*Text block*.
I grew up in a Victorian house just north of Chicago. Victorian outside and inside as well. My father worked all day. My mother was a stay-at-home mom, ruled with an iron fist in her little talbot sweater sets and fluffy helmet of hair set at the salon once a week. My sister and I were disciplined to be ladylike, and pious, and chaste and quiet.
Frequent admonitions in my house included things like, children should be seen and not heard and don't speak unless spoken to first. Even now, when I look back on my childhood memories, I'm always a passive observer. I'm never an active participant. When I look back on those stories, I never hear the sound of my voice.
There weren't a lot of models of self-actualized women fighting for change in my growing up, in my mom's friend group of stay-at-home moms or the nuns at catholic school. I remember in third grade, when a priest came into our class and announced a meeting for prospective altar boys. And I went. [audience laughter]
I think I wasn't partially trying to prove a point, but partially, I was into the whole altar boy thing. It seemed really dramatic. I liked the fashion. I liked the robes and the chains. I thought maybe it needed a belt or a little accessorizing, but I was going to work with that. But the priest came in, and saw me in the pew, and he pinched my arm and walked me across the church to the sacristy and pushed open this giant oak door to where a couple elderly women were ironing the altar boy’s robes. And he said, “This is where God calls you to serve.”
So that evening, in my best penmanship, I wrote a letter tattling on him to Cardinal Joseph Bernardin. And I ended, “And PS, women should be priests.” Years went by before I discovered that letter in my mother's scrapbook. And two things immediately struck me. One was my mother's heading in the scrapbook, which was our little women's libber. [audience laughter]
The other was only then did I realize my mother never sent the letter, and even that small protest silenced. So, I became determined to live another way, find another way. Two things really helped me. The first was poetry. I had always scribbled in my notebook and kept a diary. But when I got to college, I had my first real classes, and I got criticism, and I began to try to listen to that little whisper inside me and turn the volume up.

*Data below*.
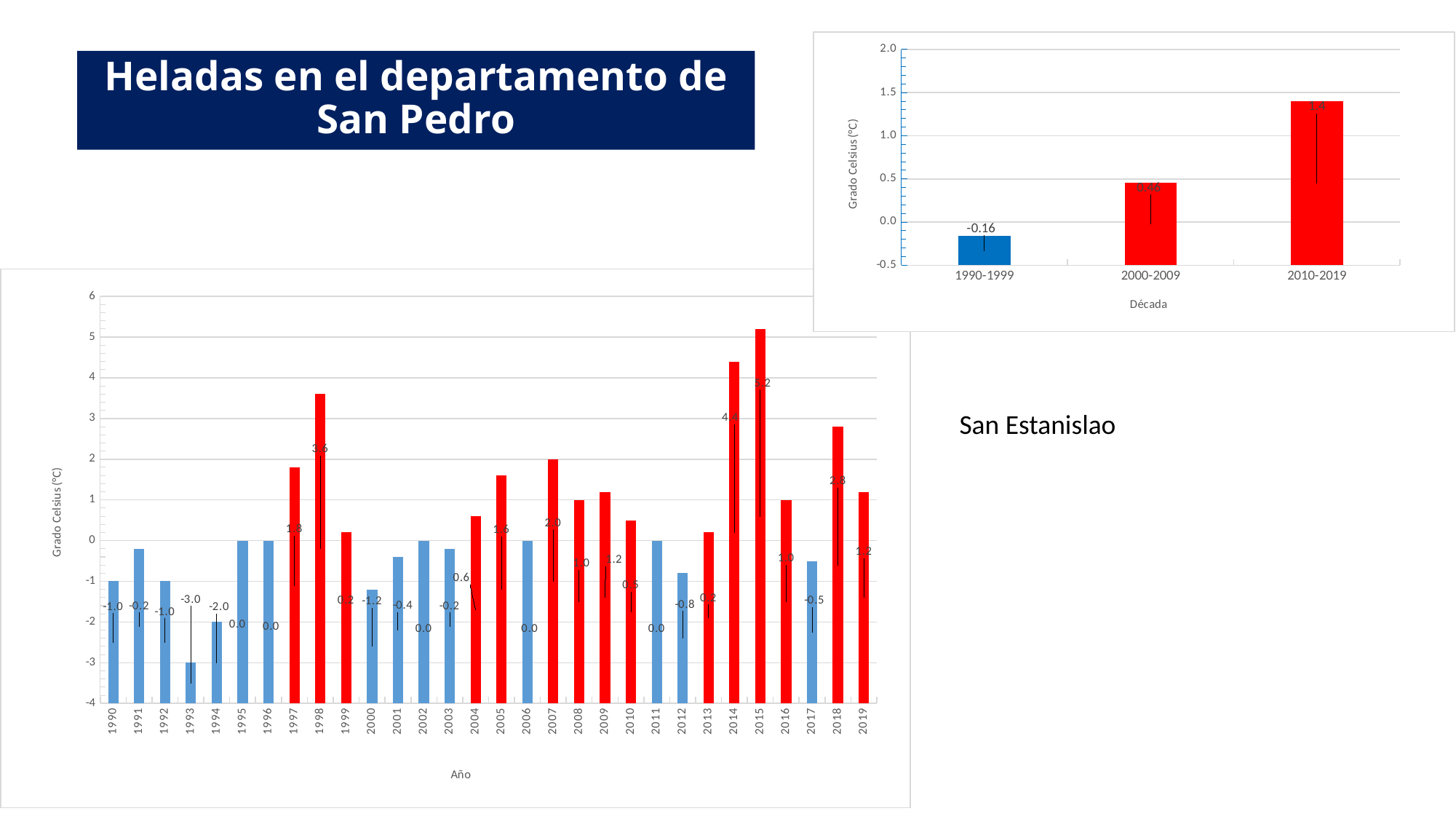
In the yearly chart on the left, what is the value for 1993? -3.0 In the yearly chart on the left, which year has the lowest value? 1993 In the decade chart at the top right, how many decades are shown on the x axis? 3 In the decade chart at the top right, what is the value for 2010-2019? 1.4 What kind of chart is the yearly chart on the left? bar chart In the decade chart at the top right, which decade has the highest value? 2010-2019 In the yearly chart on the left, what is the difference between the values for 2015 and 2014? 0.8 In the yearly chart on the left, which is larger, the value for 1998 or the value for 2018? 1998 In the yearly chart on the left, what is the value for 2015? 5.2 In the yearly chart on the left, which year has the highest value? 2015 In the decade chart at the top right, what is the value for 1990-1999? -0.16 In the decade chart at the top right, do the values rise or fall from 1990-1999 to 2010-2019? rise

*Task to carry out*. Copy out the passage of the account of growing up that opens with the words containing "Frequent admonitions in" and closes with "of my voice.", substituting "silent onlooker" for "passive observer".

*Finished task*.
Frequent admonitions in my house included things like, children should be seen and not heard and don't speak unless spoken to first. Even now, when I look back on my childhood memories, I'm always a silent onlooker. I'm never an active participant. When I look back on those stories, I never hear the sound of my voice.